# Objective
Transcribe the records that follow, preserving every word.

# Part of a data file
__________________________________________________

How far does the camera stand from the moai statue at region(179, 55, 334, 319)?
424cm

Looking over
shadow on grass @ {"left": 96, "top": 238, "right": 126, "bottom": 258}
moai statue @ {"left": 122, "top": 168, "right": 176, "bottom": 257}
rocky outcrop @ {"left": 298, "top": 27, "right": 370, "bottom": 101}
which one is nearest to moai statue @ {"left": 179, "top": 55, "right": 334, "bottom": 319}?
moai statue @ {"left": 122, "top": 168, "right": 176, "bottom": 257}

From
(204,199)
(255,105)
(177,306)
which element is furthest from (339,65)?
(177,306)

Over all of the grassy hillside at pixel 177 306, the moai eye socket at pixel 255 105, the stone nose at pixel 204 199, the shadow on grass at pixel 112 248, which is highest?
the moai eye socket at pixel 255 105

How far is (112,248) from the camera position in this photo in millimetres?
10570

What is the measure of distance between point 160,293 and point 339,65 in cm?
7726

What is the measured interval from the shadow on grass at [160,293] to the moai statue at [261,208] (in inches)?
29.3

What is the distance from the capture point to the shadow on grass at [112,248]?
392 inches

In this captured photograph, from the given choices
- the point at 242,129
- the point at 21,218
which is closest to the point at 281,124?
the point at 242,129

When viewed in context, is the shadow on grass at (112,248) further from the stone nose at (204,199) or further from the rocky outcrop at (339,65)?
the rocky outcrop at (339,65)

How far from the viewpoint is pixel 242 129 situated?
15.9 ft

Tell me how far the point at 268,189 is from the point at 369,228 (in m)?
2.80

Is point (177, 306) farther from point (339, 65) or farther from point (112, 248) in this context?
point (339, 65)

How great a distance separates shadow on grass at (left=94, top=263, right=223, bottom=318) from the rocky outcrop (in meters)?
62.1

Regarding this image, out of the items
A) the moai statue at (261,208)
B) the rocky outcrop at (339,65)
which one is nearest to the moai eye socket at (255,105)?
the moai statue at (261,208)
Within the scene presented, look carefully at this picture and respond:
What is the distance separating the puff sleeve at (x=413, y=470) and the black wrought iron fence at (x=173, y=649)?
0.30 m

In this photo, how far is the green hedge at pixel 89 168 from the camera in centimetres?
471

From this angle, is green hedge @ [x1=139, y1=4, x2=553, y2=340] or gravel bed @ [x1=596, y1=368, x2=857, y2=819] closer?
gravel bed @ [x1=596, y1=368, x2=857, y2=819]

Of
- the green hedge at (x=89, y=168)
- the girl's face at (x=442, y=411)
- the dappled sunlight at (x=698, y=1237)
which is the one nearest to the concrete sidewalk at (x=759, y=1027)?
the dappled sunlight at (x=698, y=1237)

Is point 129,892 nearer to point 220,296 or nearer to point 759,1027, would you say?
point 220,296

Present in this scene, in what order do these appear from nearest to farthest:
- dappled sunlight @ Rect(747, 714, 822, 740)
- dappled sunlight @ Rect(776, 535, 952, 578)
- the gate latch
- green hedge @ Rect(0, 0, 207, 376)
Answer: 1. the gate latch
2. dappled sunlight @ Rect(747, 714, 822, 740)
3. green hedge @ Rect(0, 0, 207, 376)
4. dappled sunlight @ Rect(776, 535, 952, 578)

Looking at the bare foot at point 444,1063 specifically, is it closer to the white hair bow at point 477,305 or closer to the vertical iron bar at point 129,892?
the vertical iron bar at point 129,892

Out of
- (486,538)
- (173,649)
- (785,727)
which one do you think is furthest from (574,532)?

__________________________________________________

# In response
How far does the camera stand from the moai statue at region(179, 55, 334, 319)?
424cm

Looking over
shadow on grass @ {"left": 96, "top": 238, "right": 126, "bottom": 258}
moai statue @ {"left": 122, "top": 168, "right": 176, "bottom": 257}
rocky outcrop @ {"left": 298, "top": 27, "right": 370, "bottom": 101}
which one is nearest to moai statue @ {"left": 179, "top": 55, "right": 334, "bottom": 319}?
moai statue @ {"left": 122, "top": 168, "right": 176, "bottom": 257}

From
(204,199)
(255,105)
(177,306)
which element is furthest from (339,65)?
(177,306)

Over all of the grassy hillside at pixel 177 306, the moai eye socket at pixel 255 105, the stone nose at pixel 204 199, the shadow on grass at pixel 112 248, which is highest?
the moai eye socket at pixel 255 105

How far is (112,248) from the camera position in this photo in millimetres?
10570

What is the measure of distance between point 160,293 and point 339,65 in cm?
7726

What is the measured interval from the shadow on grass at [160,293] to the moai statue at [261,208] (in inches)?
29.3

What is the distance from the capture point to the shadow on grass at [112,248]?
392 inches

In this captured photograph, from the given choices
- the point at 242,129
- the point at 21,218
which is closest to the point at 281,124?
the point at 242,129

When viewed in context, is the shadow on grass at (112,248) further from the stone nose at (204,199) or further from the rocky outcrop at (339,65)?
the rocky outcrop at (339,65)

How far from the viewpoint is pixel 242 129 situated?
15.9 ft

Tell me how far the point at 268,189 is from the point at 369,228 (in m)?
2.80

Is point (177, 306) farther from point (339, 65) or farther from point (112, 248) in this context?
point (339, 65)

How great a distance separates shadow on grass at (left=94, top=263, right=223, bottom=318) from the rocky outcrop (in meters)?
62.1

Regarding this image, out of the items
A) the moai statue at (261,208)
B) the rocky outcrop at (339,65)
which one is nearest to the moai eye socket at (255,105)?
the moai statue at (261,208)
Within the scene presented, look carefully at this picture and respond:
What is the distance separating the puff sleeve at (x=413, y=470) and the black wrought iron fence at (x=173, y=649)?
0.30 m

In this photo, how far is the green hedge at pixel 89 168 from the camera in centimetres?
471

From this angle, is green hedge @ [x1=139, y1=4, x2=553, y2=340] or gravel bed @ [x1=596, y1=368, x2=857, y2=819] closer?
gravel bed @ [x1=596, y1=368, x2=857, y2=819]

Of
- the green hedge at (x=89, y=168)
- the girl's face at (x=442, y=411)
- the dappled sunlight at (x=698, y=1237)
which is the one nearest to the concrete sidewalk at (x=759, y=1027)?
the dappled sunlight at (x=698, y=1237)

Is point 129,892 nearer to point 220,296 or nearer to point 759,1027, would you say?
point 220,296

Present in this scene, in what order do these appear from nearest to farthest:
- dappled sunlight @ Rect(747, 714, 822, 740)
- dappled sunlight @ Rect(776, 535, 952, 578)
- the gate latch
- green hedge @ Rect(0, 0, 207, 376)
Answer: 1. the gate latch
2. dappled sunlight @ Rect(747, 714, 822, 740)
3. green hedge @ Rect(0, 0, 207, 376)
4. dappled sunlight @ Rect(776, 535, 952, 578)

Looking at the bare foot at point 444,1063 specifically, is it closer to the white hair bow at point 477,305 or closer to the vertical iron bar at point 129,892?
the vertical iron bar at point 129,892

Out of
- (486,538)
- (173,649)
- (785,727)
which one do you think is furthest from (574,532)?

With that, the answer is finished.